Burrata cheese is fresh mozzarella that has been stretched into hollow balls, filled with rich cream and stored in fresh rennet water. A sublimely rich delicacy, it is soft, quite perishable (3 to 4 days refrigerated), fragile and a bit challenging to handle. Burrata remained relatively unknown outside the world of authentic Italian restaurants, chic caterers and upscale cheese retailers until someone figured out that sealing the balls and rennet water inside plastic containers extended its shelf life by at least a week or more, enabling it to be sent it through distribution centers protected and fresh until it reached retail markets. Within months Burrata became the darling of America’s foodies.
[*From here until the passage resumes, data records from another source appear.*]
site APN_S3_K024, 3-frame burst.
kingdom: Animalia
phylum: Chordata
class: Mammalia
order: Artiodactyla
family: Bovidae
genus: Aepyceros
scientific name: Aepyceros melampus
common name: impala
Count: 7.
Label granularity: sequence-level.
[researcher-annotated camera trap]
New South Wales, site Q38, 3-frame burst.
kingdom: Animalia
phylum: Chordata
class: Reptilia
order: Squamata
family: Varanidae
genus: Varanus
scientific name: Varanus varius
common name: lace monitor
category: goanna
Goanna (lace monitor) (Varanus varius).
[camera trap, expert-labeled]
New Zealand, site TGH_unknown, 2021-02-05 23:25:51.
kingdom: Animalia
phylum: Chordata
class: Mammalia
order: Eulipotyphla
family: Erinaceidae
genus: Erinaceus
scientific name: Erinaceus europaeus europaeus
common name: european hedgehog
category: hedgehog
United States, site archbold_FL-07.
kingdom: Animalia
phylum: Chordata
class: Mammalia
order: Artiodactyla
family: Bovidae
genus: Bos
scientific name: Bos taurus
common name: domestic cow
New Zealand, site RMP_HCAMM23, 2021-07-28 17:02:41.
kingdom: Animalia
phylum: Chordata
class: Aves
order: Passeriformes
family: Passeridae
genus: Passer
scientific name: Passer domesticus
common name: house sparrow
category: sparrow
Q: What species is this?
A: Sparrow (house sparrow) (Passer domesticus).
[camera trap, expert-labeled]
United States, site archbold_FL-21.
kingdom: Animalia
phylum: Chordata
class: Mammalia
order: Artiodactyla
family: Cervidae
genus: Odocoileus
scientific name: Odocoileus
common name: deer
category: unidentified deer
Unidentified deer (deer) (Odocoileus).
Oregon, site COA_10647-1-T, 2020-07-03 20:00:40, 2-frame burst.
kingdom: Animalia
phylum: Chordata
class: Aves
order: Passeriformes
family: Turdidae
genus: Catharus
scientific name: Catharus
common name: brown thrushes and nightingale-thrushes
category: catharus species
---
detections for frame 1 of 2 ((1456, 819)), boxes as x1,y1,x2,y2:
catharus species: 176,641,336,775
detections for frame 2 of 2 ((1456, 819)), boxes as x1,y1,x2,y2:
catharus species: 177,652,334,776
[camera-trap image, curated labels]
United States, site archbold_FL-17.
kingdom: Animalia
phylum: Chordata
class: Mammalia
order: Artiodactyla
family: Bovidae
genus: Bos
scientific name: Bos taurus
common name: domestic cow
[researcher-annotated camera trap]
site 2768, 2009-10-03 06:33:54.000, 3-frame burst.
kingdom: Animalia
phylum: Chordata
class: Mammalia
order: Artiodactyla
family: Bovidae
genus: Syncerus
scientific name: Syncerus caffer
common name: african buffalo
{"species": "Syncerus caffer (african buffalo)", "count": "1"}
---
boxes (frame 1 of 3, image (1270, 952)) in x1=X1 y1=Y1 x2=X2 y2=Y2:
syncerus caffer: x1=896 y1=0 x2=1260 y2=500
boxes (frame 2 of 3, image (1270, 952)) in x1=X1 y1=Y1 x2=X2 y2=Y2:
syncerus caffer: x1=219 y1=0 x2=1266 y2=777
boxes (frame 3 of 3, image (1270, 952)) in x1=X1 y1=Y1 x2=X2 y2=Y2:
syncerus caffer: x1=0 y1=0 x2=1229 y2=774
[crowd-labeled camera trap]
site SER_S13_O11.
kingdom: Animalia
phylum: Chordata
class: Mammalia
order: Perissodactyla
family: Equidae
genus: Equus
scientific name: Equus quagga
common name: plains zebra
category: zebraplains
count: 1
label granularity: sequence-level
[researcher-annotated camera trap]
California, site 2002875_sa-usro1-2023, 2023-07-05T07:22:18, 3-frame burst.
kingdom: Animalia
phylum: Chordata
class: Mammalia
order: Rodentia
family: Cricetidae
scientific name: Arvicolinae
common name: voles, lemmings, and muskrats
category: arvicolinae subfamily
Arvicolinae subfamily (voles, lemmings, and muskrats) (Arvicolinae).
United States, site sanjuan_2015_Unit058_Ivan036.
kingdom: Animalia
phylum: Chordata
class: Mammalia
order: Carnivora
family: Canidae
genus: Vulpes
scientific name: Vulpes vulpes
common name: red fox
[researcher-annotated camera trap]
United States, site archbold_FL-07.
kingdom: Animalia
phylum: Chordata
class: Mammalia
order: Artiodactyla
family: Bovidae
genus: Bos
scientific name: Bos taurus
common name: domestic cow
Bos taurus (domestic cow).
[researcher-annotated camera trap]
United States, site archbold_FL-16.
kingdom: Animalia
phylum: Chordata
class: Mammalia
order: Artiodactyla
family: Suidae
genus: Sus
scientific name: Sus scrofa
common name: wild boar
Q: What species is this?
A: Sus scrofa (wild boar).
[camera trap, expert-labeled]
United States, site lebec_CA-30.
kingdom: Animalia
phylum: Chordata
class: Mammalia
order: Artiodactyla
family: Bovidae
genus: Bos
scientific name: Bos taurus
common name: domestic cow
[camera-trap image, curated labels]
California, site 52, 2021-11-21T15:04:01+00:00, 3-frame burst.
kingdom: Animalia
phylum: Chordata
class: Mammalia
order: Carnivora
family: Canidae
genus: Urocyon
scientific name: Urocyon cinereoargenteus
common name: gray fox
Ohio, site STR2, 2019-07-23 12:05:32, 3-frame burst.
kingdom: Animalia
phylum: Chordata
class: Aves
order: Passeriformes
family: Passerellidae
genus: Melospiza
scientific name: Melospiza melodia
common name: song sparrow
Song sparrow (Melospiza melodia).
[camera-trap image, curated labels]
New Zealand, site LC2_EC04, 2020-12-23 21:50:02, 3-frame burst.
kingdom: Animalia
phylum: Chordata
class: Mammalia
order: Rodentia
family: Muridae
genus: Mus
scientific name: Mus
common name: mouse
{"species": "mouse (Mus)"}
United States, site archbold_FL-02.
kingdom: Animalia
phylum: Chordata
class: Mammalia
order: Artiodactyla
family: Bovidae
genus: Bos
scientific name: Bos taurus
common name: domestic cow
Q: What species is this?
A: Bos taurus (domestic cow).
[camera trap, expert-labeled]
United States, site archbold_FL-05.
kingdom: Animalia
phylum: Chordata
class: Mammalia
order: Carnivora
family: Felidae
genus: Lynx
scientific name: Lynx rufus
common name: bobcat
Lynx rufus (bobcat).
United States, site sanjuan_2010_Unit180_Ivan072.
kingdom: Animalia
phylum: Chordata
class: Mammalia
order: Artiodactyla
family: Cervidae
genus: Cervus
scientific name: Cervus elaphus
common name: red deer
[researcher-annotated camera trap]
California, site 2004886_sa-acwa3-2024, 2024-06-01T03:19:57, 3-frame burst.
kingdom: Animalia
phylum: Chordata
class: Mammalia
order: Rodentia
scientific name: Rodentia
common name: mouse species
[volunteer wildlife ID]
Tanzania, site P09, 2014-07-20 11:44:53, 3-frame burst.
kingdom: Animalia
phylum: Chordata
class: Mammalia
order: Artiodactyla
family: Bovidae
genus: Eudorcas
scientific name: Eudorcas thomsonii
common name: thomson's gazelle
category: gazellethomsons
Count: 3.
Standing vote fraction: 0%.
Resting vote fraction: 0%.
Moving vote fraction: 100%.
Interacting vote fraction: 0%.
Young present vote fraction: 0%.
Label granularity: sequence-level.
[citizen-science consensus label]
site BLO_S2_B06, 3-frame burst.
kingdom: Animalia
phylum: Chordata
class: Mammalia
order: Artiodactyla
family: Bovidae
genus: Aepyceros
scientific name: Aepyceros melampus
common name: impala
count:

Fresh mozzarella has a mild, unsalted flavor and a slightly bouncy texture created when it is stretched. The thinness of the burrata ball and the added cream make it milder and softer than plain fresh mozzarella, and served at room temperature exquisitely compliment simple pastas (Farfalle with sage butter sauce), sautéed winter squashes and late summer fruits like peaches, nectarines, plums or apples.
Each burrata ball (about 2”+ in diameter) is large enough for two portions, so while the soft exterior and fluid inside cannot withstand slicing, one ball cut in half and held cut side up to keep the cream inside works well set along side or directly on top of foods.
This version combines ripe plums, a nutty vinaigrette, crisp yellow green butter lettuce, tart/sweet balsamic glaze and rich almost liquid Burrata into a celebration of early autumn’s taste, texture and color contrasts.
Plum and Burratta Salad
- Burrata costs upwards of $20 per pound and has about a 2-week shelf life after it is made. Chances are that by the time it gets onto the retail market shelf, one week may already have passed, so it should be used right away. I have seen it in two different packages. In one, individual balls are sealed in a plastic bag, wrapped in pretty green paper and tied with a bow. The other contains two balls submerged in rennet water and sealed in a plastic tub. Because neither package has a processing date and the sell by date is absurdly long, it is difficult to know when the cheese was made. I can look into the plastic tub and see if the balls are smooth and in tack or beginning to fall apart.
- The flavor and texture of burrata is best at room temperature.
- Most recipes I have found that call for peaches, plums or nectarines specify roasting them. While roasting softens the fruit and compensates for the lack of sugar in not quite ripe fruit, I think roasting compromises the contrast between the fruit and the cheese. The secret to selecting stone fruits for this salad is carefully picking out those that are sweet ripe but not soft. Good excuse to shop at a farmers market or ask the produce manager to select for you. Also, if you cannot smell the fruit’s defining aroma, it’s probably not ripe.
- The salad needs to be put together just before serving, but prepping the lettuce, vinaigrette and plums ahead of time makes the last minutes just 3 or 4.
½ cup chopped, roasted almonds or pistachios
1 tsp. minced fresh garlic (preferably summer)
½ tsp. ground fennel or 2 tbs. minced green fennel frond
½ cup finely chopped scallion or shallot
1 heaping tbs. lemon zest
1/3 cup fresh lemon juice
¼ cup minced fresh mint leaves
1/3 cup finely chopped fresh basil leaves
¾ cup extra virgin olive oil
Freshly ground pepper and salt to taste
1 medium size head fresh Bib lettuce
8 slices thinly shaved fresh fennel bulb
4 large ripe dark-skinned plums, cut in half and pitted
2 balls Burrata, room temperature, drained on paper towel for 2-3 minutes
Combine all ingredients but salt and pepper in a small mixing bowl. Stir together until all ingredients are covered with oil. Wait for flavors to set (about 3 or 4 minutes). Taste and correct seasoning with salt and enough pepper to provide a bite.
- Wash, dry and tear lettuce leaves into generous bite size pieces.
- Toss salad with just enough vinaigrette to lightly coat the lettuce. More vinaigrette will be drizzled over the fruit, fennel and cheese, so err on the side of light touch. Divide among chilled salad plates.
- Cut plum halves into wedges and place over the top of the lettuce, leaving room for ½ ball of Burrata.
- Divide fennel among the servings among the fruit slices.
- Quickly and one at a time, pick up a Burrata ball in your cupped hand and gently cut in half, holding the cut sides up so the cream will not run out. With your other hand, place each half on each salad.
- Drizzle vinaigrette over the fruit, fennel and cheese. Serve immediately.